Question

Suppose a star the size of our Sun, but of mass 8.0 times as great, were rotating at a speed of 1.0 revolution every 12 days. If it were to undergo gravitational collapse to a neutron star of radius 12 km, losing 3/4 of its mass in the process, what would its rotation speed be? Assume the star is a uniform sphere at all times.

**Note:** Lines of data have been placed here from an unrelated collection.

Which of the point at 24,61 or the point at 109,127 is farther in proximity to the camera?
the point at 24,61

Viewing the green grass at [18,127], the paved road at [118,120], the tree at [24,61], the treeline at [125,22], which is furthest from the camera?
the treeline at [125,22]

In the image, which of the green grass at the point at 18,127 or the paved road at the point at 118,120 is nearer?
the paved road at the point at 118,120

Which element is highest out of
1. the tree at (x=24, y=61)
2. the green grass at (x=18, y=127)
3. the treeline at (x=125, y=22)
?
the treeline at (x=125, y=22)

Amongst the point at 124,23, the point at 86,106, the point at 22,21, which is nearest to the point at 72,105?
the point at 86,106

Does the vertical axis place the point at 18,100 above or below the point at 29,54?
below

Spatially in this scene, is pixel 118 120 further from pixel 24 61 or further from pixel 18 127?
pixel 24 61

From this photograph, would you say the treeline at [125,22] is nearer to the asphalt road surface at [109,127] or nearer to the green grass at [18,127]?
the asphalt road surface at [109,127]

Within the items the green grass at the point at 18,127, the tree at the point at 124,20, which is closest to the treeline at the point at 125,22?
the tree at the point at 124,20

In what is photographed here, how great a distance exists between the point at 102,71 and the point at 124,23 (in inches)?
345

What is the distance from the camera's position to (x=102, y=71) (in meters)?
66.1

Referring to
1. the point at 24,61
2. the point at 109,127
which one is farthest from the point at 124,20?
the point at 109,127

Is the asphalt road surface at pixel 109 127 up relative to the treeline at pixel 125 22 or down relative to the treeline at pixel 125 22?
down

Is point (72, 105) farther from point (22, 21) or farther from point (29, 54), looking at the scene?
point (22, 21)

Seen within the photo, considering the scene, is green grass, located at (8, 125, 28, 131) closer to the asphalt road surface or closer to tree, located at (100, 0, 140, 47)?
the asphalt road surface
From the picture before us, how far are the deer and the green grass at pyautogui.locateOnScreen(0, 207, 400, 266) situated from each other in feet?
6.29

(a) Assume that the thrown-off mass carries off no angular momentum, in rev/s

(b) Assume that the thrown-off mass carries off its proportional share (3/4) of the initial angular momentum, in rev/s

Answer 1

The solution to this problem is based upon the conservation of momentum, in this case 'Angular momentum'. For any system of masses of moment of inertia 'I', and angular velocity 'omega', the angular momentum 'L' is given by \[L = I \omega\]A star can be approximated to be a uniform sphere of mass 'M' and radius 'R' spinning about its axis, so we can write 'I' as \[I = \frac {2}{5} M R^2\]#For part (a) it is given that that the thrown-off mass carries off no angular momentum, so when we conserve the angular momentum of the star before and after the transition into a neutron star, we can write \[L_{1} =L_{2}\]Now it is given that the original star is the size of the sun and 8 times as massive; so if we assume the mass of the sun to be M, \[M_{1} = 8M\] and \[R_{1} = Radius Of The Sun = 695500 Kilometers =6.955\times 10 ^8 m\] Also given is the time taken to complete 1 revolution = 12 days, so \[\omega _{1}= 1 Rev/ 12 days = 1Rev/(12\times24\times60\times60 seconds) = 9.64506173\times10 ^{-7} Rev/s\]After the transition into the neutron star, the mass is reduced by 3/4 and the radius becomes 12 Km, so \[M_{2} = \frac{8M}{4}= 2M\] and \[R_{2} = 1.2\times 10^4 m\]Now plugging these values in the equation\[L_{1} =L{2}\]Using the formulae for L and I we can write, \[\frac{2}{5} M_{1}R_{1}^2\omega_{1} =\frac{2}{5} M_{2}R_{2}^2\omega_{2}\]\[\frac{2}{5}\times8M\times (6.955\times10^8)^2 \times (9.64506173\times 10^{-7}) = \frac{2}{5}\times2M\times (1.2\times10^4)^2 \times \omega_{2}\] and on further simplification we get, \[\omega_{2} = 12959.7546425 Rev/sec =1.2959\times 10^4 Rev/s\]
#For part (b) it is given that the thrown-off mass carries off its proportional share (3/4) of the initial angular momentum, so when we conserve the angular momentum of the system we get \[\frac{L_{1}}{4} = L_{2}\] following similar steps as part (a) \[\frac{1}{4}[\frac{2}{5} M_{1}R_{1}^2\omega_{1}] =\frac{2}{5} M_{2}R_{2}^2\omega_{2}\]\[\frac{1}{4}\times[\frac{2}{5}\times8M\times (6.955\times10^8)^2 \times (9.64506173\times 10^{-7})] = \frac {2}{5}\times2M\times (1.2\times10^4)^2 \times \omega_{2}\] simplifying this expression we get, \[\omega_{2} = 3.23994 \times 10^3 Rev/s\]